KYIV
Ukraine’s green energy future showed a rare sign of health as Elementum Energy, a subsidiary of VR Capital, and Ukraine Power Resources, a U.S. renewable energy projects developer, opened the first part of their $150 million Dnistrovska wind park in Ukraine’s southern Odesa region.
Last week’s “picnic under the windmills,” featuring Ukrainian pop star Ruslana alongside VR Capital’s president and founder, Richard Deitz, thrown to celebrate the wind farm’s opening, suggested a thriving industry.
The $60 million wind farm in Bessarabia boasts the most powerful turbines -10 in total- to be commissioned in Ukraine to date, with a capacity of 4 MW each. The second, 60 MW phase of the project is scheduled to be commissioned in the second quarter of next year. During its operating life, the Dnistrovska wind park is expected to generate 146 GWh of electricity per year and avoid annual CO2 emissions of 108,000 tonnes.
In reality, Ukraine’s renewables sector is in chaos, marred by excessive -and undeliverable- promises, setbacks caused by the COVID-19 pandemic and a spiralling debt load that’s seen the government owe mostly foreign green energy producers close to $1 billion.
Still, for investors, it remains an untapped market, because of its wind potential and a much lower population density than most of the European Union, offering plenty of available land to build commercially viable renewables projects. A report by the International Energy Agency showed that the share of renewables in total power sector spending was above 45 percent last year. 2020 marked a record year for wind power installations, with wind capacity almost doubling compared to 2019.
“We have a vision that Ukraine will supply green hydrogen through the pipelines to Western Europe, Deitz said at the event, according to Interfax-Ukraine. “And Europe will depend on Ukrainian hydrogen instead of Russian gas.”
Still, Dietz admitted the path to successful green energy investments in Ukraine remains rocky. He has frozen four projects totalling 260 MW because of a lack of stability and constant changes in the government’s messaging, according to Ukraine Business News.

Exercise prompt
Decide whether each statement agrees with the article on the Dnistrovska wind park, and answer yes or no, quoting the article's deciding words. (a) The wind park is in Ukraine's southern Odesa region. (b) The second phase is scheduled to be commissioned in the first quarter of next year. (c) The government owes green energy producers close to $1 billion.

Information
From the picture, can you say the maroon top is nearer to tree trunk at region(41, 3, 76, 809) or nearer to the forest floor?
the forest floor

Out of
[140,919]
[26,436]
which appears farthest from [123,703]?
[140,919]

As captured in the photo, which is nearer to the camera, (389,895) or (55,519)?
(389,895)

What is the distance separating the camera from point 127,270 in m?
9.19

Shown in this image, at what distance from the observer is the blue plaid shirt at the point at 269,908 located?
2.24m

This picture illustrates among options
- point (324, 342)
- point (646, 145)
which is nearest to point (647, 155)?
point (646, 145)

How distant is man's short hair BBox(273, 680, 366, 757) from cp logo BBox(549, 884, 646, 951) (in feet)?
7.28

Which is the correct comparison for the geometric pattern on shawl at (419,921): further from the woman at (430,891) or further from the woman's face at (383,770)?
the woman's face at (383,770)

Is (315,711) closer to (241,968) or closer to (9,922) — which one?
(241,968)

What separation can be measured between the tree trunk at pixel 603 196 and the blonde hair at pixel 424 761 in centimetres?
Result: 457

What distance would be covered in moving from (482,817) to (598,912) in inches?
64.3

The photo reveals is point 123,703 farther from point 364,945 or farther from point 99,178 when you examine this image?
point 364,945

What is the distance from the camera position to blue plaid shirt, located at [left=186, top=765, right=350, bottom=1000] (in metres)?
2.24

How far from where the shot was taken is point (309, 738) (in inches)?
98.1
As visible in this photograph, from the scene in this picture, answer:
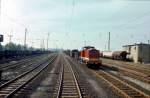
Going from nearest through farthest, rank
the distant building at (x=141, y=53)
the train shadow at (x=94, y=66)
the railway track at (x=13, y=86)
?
the railway track at (x=13, y=86) < the train shadow at (x=94, y=66) < the distant building at (x=141, y=53)

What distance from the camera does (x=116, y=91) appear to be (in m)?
16.6

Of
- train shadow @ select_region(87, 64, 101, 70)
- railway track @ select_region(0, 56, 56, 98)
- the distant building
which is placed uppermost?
the distant building

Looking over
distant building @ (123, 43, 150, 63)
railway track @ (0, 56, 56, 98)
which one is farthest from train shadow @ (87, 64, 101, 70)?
distant building @ (123, 43, 150, 63)

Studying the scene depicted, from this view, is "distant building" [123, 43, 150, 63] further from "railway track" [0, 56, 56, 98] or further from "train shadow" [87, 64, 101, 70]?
"railway track" [0, 56, 56, 98]

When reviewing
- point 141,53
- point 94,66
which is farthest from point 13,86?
point 141,53

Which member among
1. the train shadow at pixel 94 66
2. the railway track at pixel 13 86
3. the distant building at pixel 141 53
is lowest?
the railway track at pixel 13 86

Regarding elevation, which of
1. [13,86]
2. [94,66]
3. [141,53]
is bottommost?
[13,86]

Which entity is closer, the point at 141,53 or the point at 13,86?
the point at 13,86

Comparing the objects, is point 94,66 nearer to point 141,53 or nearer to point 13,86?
point 13,86

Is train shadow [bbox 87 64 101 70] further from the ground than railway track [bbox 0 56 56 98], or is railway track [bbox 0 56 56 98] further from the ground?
train shadow [bbox 87 64 101 70]

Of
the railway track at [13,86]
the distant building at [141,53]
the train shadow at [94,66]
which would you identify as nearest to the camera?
the railway track at [13,86]

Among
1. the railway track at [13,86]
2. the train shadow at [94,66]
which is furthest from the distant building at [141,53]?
the railway track at [13,86]

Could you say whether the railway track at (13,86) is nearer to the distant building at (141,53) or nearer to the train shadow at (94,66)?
the train shadow at (94,66)

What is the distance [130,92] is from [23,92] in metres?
6.26
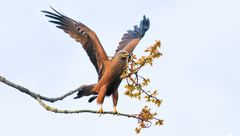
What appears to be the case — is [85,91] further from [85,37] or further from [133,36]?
[133,36]

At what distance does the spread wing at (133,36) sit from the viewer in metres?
10.3

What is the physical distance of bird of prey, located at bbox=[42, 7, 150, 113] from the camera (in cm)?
830

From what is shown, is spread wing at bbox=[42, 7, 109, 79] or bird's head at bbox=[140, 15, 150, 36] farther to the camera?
bird's head at bbox=[140, 15, 150, 36]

Worked solution
(a) Yes: "Dnistrovska wind park in Ukraine’s southern Odesa region"
(b) No: "scheduled to be commissioned in the second quarter of next year"
(c) Yes: "the government owe mostly foreign green energy producers close to $1 billion"